# [Source texts of formatted documents]
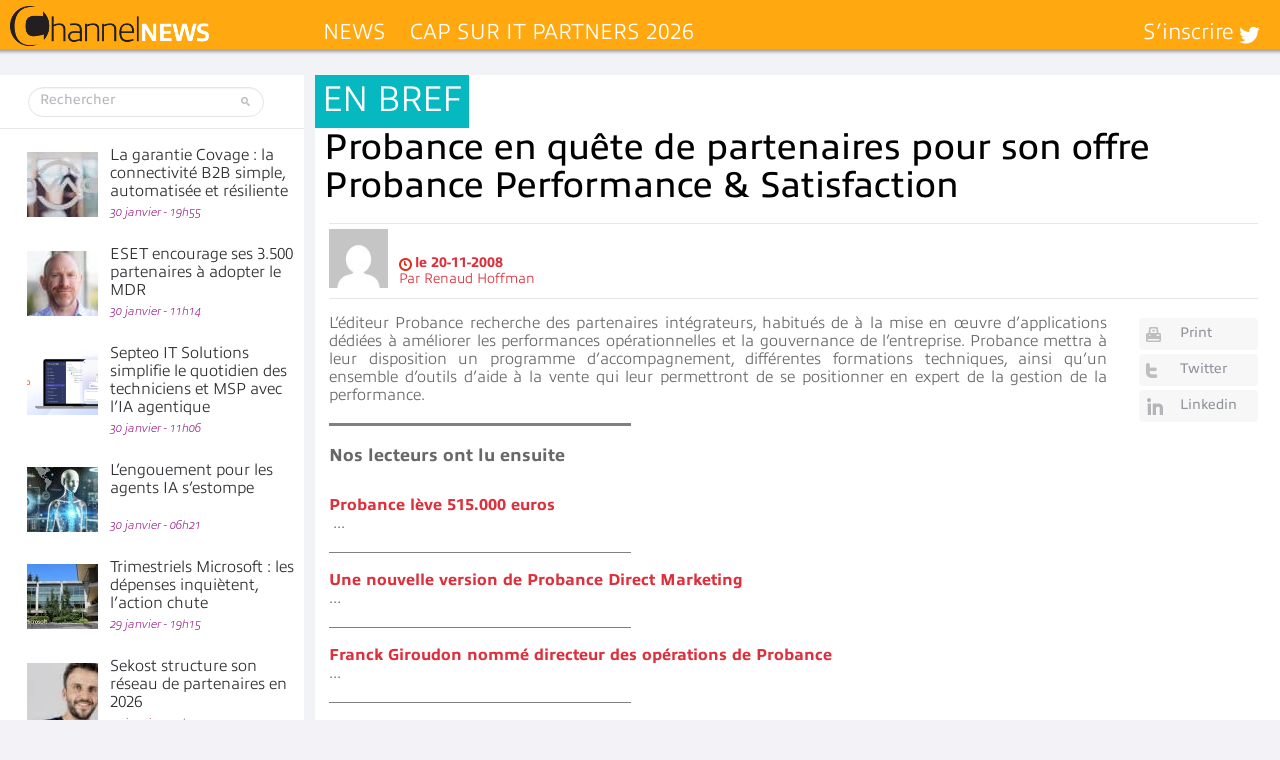

--- FILE ---
content_type: text/html; charset=UTF-8
request_url: https://www.channelnews.fr/wp-admin/admin-ajax.php?action=bawpvc-ajax-counter&p=1650&n=1
body_size: -27
content:
 (1465)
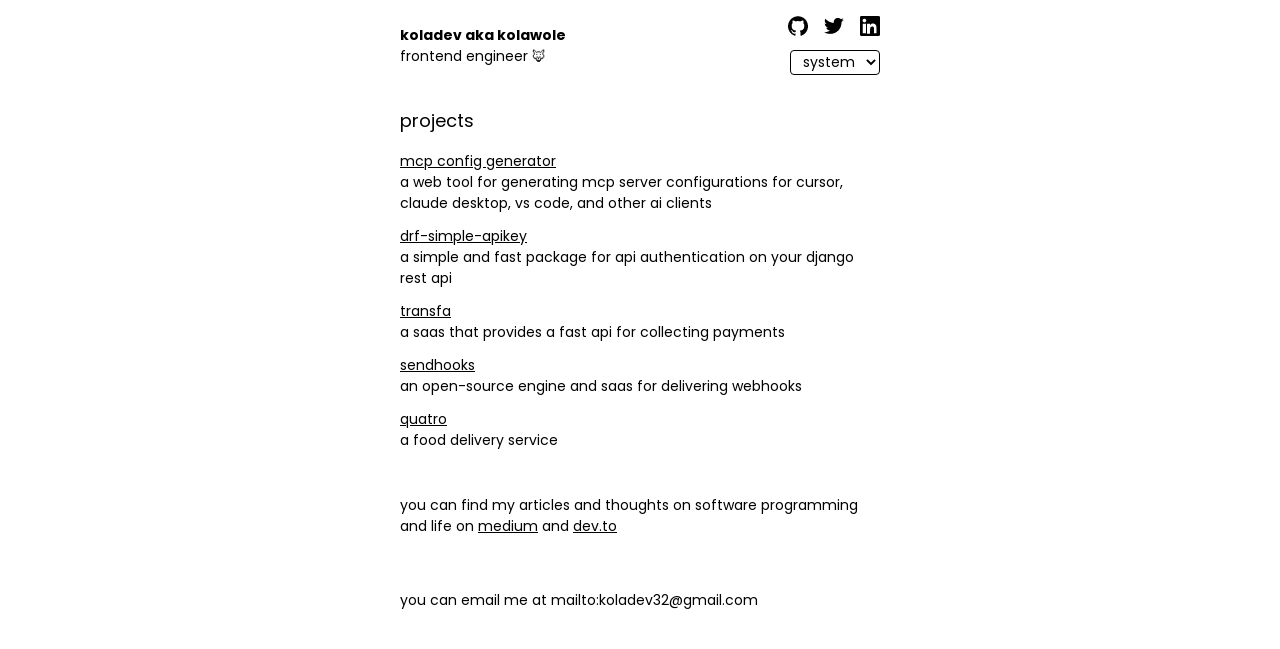

--- FILE ---
content_type: text/html; charset=utf-8
request_url: https://koladev.xyz/
body_size: 2255
content:
<!DOCTYPE html><html lang="en"><head>
    <meta charset="UTF-8">
    <meta name="viewport" content="width=device-width, initial-scale=1.0">
    <title>koladev</title>
    <link href="https://cdn.jsdelivr.net/npm/tailwindcss@2.2.19/dist/tailwind.min.css" rel="stylesheet">
    <link rel="preconnect" href="https://fonts.gstatic.com">
    <link href="https://fonts.googleapis.com/css2?family=Poppins:wght@400;500;700&amp;display=swap" rel="stylesheet">
    <style>
        body {
            font-family: 'Poppins', sans-serif;
            font-size: 14px;
        }

        a {
            margin-bottom: 6px;
        }

        .dark-mode {
            background-color: #09090b;
            color: white;
        }

        .light-mode {
            background-color: white;
            color: black;
        }

        .select-dark-mode,
        .option-dark-mode {
            background-color: black;
            color: white !important;
            border-color: white;
        }

        .select-light-mode,
        .option-light-mode {
            background-color: white;
            color: black !important;
            border-color: black;
        }

        select {
            appearance: none;
            position: relative;
            z-index: 1;
        }

        select:after {
            content: "\25BC";
            font-size: 12px;
            position: absolute;
            right: 10px;
            top: 50%;
            transform: translateY(-50%);
            pointer-events: none;
            z-index: -1;
        }
    </style>


    <!-- Google tag (gtag.js) -->
    
    

<!-- Global site tag (gtag.js) - Google Analytics -->

</head>

<body class="light-mode">
    <div class="w-full mx-1/3 flex flex-col sm:px-32 md:px-48 lg:px-64 xl:px-96 2xl:px-96">
        <header class="p-4 flex flex-col sm:flex-row md:flex-row justify-between items-center">
            <div class="text-medium">
                <span><span class="font-bold">koladev aka kolawole</span> <br> frontend engineer <a href="https://fasfox.com">🦊</a></span>
            </div>
            <div class="flex flex-col text-medium items-center space-y-2">
                <div class="flex flex-row">
                    <a href="https://github.com/koladev32">
                        <svg xmlns="http://www.w3.org/2000/svg" fill="currentColor" viewBox="0 0 24 24" width="20" height="20">
                            <path d="M12 .297c-6.63 0-12 5.373-12 12 0 5.303 3.438 9.8 8.205 11.385.6.113.82-.258.82-.577 0-.285-.01-1.04-.01-2.04-3.338.724-4.042-1.61-4.042-1.61C4.422 18.07 3.633 17.7 3.633 17.7c-1.087-.744.084-.729.084-.729 1.205.084 1.838 1.236 1.838 1.236 1.07 1.835 2.809 1.305 3.495 1 .11-.776.417-1.305.76-1.605-2.665-.3-5.466-1.332-5.466-5.93 0-1.31.465-2.38 1.235-3.22-.135-.302-.54-1.52.105-3.176 0 0 1.005-.322 3.3 1.23.96-.267 1.98-.399 3-.405 1.02.006 2.04.138 3 .405 2.28-1.552 3.285-1.23 3.285-1.23.645 1.656.24 2.874.12 3.176.77.84 1.23 1.91 1.23 3.22 0 4.61-2.805 5.625-5.475 5.92.42.36.81 1.096.81 2.22 0 1.605-.015 2.905-.015 3.3 0 .32.21.69.825.57C20.565 22.092 24 17.592 24 12.297c0-6.627-5.373-12-12-12">
                            </path>
                        </svg>
                    </a>
                    <a href="https://twitter.com/koladev32" class="ml-4">
                        <svg xmlns="http://www.w3.org/2000/svg" fill="currentColor" viewBox="0 0 24 24" width="20" height="20">
                            <path d="M23.954 4.569c-.885.392-1.83.656-2.825.775 1.014-.607 1.794-1.569 2.163-2.723-.95.562-2.005.974-3.127 1.195-.896-.957-2.173-1.55-3.591-1.55-2.717 0-4.92 2.203-4.92 4.917 0 .39.045.765.127 1.124-4.09-.205-7.719-2.165-10.148-5.144-.423.725-.666 1.562-.666 2.445 0 1.69.86 3.173 2.163 4.042-.8-.026-1.55-.245-2.208-.612v.06c0 2.364 1.684 4.342 3.914 4.793-.41.11-.84.17-1.282.17-.31 0-.615-.03-.916-.086.615 1.928 2.396 3.315 4.504 3.355-1.65 1.293-3.722 2.07-5.977 2.07-.388 0-.77-.023-1.148-.066 2.126 1.365 4.66 2.166 7.37 2.166 8.838 0 13.669-7.323 13.669-13.667 0-.21 0-.42-.015-.628.94-.676 1.76-1.52 2.41-2.482z">
                            </path>
                        </svg>
                    </a>
                    <a href="https://linkedin.com/in/kolawole-mangabo" class="ml-4">
                        <svg xmlns="http://www.w3.org/2000/svg" fill="currentColor" viewBox="0 0 24 24" width="20" height="20">
                            <path d="M22.23 0H1.77C.79 0 0 .774 0 1.73v20.54C0 23.23.79 24 1.77 24h20.46c.98 0 1.77-.77 1.77-1.73V1.73C24 .774 23.21 0 22.23 0zM7.17 20.84H3.41V9.25H7.17v11.59zM5.29 7.66c-1.21 0-2.18-.98-2.18-2.2 0-1.22.97-2.2 2.18-2.2 1.21 0 2.18.98 2.18 2.2 0 1.22-.97 2.2-2.18 2.2zm15.23 13.18h-3.76v-5.76c0-1.45-.52-2.44-1.81-2.44-1.99 0-2.81 1.32-2.81 3.27v5.27h-3.76V9.25h3.76v1.58c.5-.76 1.39-1.84 3.38-1.84 2.47 0 4.32 1.62 4.32 5.11v6.74z">
                            </path>
                        </svg>
                    </a>
                </div>
                <select id="themeSwitcher" class="border rounded px-2 text-center lg:self-end md:self-end xl:self-end 2xl:self-end select-light-mode">
                    <option value="system" selected="">system</option>
                    <option value="dark">dark</option>
                    <option value="light">light</option>
                </select>
            </div>
        </header>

# [Aim of the exercise]
In the entries above, identify every line with the string "fonts".

# [Finished exercise]
    <link rel="preconnect" href="https://fonts.gstatic.com">
    <link href="https://fonts.googleapis.com/css2?family=Poppins:wght@400;500;700&amp;display=swap" rel="stylesheet">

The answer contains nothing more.